François Pasquier calls the party-list formation a “pyramide
amicale,” a friendly pyramid; trusted friends invite their own trusted
friends. The event’s exclusivity was evident just before the Dîner en
Blanc in Paris on June 16. As I hurried with my dinner companions along
a bridge to Notre Dame last month, passersby stopped us.
“What’s going on?” a man asked. “Haven’t you heard?” joked my friend
Aristide Luneau (who had invited me). “It’s the end of the world.”
One tourist asked, “Do they do this every night?” If only.
At 8 o’clock, clusters of diners emerged from the Metro or chartered
buses to gather at rallying points, where they had been instructed to
meet their “heads of table,” the organizers who had invited them. The
site is revealed at the last moment, both to avoid gate-crashing and to
preserve instantaneousness. The guests, decked out in white suits,
dresses, skirts, feather boas and even wings, carried heavy picnic gear
and delicacies like pâté de foie gras, poached salmon and fine cheeses —
each table brings its own meal.
At about 9, with the sky still light, the site was announced. Guests
hurried across bridges and side streets to reach their destination. By
9:30, all the tables had been deployed in orderly rows, according to
diagrams in the possession of the heads of table, with men all along one
side, women along the other. The guests quickly covered their tables
with white cloths; laid out the crystal for Champagne, wine and water;
the plates for hors d’oeuvres, main course and dessert; and began
tucking in.
As night fell on Notre Dame, a clergyman appeared and blessed the
throng, and church bells rang out overhead; at the Louvre, opera singers
serenaded the diners. At 11 in both places, diners stood on chairs and
waved sparklers — signaling the end of dinner and the beginning of the
dancing (to D.J.’ed music at Notre Dame, and to a brass band at the
Louvre). An hour later, the frolickers switched off the merriment and
packed up their tables to depart, like Cinderella, on the stroke of
midnight.
Needless to say, New York presents its own challenges. As in France,
the organizers have created a fleet of “heads of table” who will
collect picnickers at various meeting points around the city and
shepherd them to the location. But some differences will apply. For one
thing, it’s likely that Champagne will not be permitted, if the Dîner
is held in a public location. For another, the proceedings are expected
to end at 11.
“Even if we can’t have Champagne, it will be nice still,” Ms. Simoes said.
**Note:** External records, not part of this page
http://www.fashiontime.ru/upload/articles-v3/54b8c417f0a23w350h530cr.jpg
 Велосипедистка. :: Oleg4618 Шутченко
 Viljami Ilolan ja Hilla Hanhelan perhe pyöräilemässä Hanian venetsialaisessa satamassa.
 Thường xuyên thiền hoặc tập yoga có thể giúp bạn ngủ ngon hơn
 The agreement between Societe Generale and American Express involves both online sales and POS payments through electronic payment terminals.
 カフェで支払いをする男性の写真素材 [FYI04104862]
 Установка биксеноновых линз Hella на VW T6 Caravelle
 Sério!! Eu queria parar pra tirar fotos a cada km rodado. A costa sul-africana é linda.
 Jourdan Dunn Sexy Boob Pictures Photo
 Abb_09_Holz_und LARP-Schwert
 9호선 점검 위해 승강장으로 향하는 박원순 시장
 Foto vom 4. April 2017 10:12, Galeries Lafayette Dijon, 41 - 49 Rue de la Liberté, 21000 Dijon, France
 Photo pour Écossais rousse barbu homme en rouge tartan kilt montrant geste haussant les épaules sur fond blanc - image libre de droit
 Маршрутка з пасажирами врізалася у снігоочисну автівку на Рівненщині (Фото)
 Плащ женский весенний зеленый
Mr. Laporte said, “After this year, the city will know the beauty of
the Dîner,” adding, “We can show them that a big group can be very
respectful.”
As in Paris, guests in New York will have a strong incentive to
uphold the code of conduct. If they misbehave — for example, by
bringing uninvited guests, getting too rowdy or not showing up or
helping to clean — they will receive a punishment worse than any
police fine: being barred from future dinners.
“Any guest who doesn’t respect the rules of behavior will be put on a
blacklist and never invited back again,” Aymeric Pasquier said.
Initially, Mr. Laporte and Ms. Simoes worried that New Yorkers would find these rules too demanding.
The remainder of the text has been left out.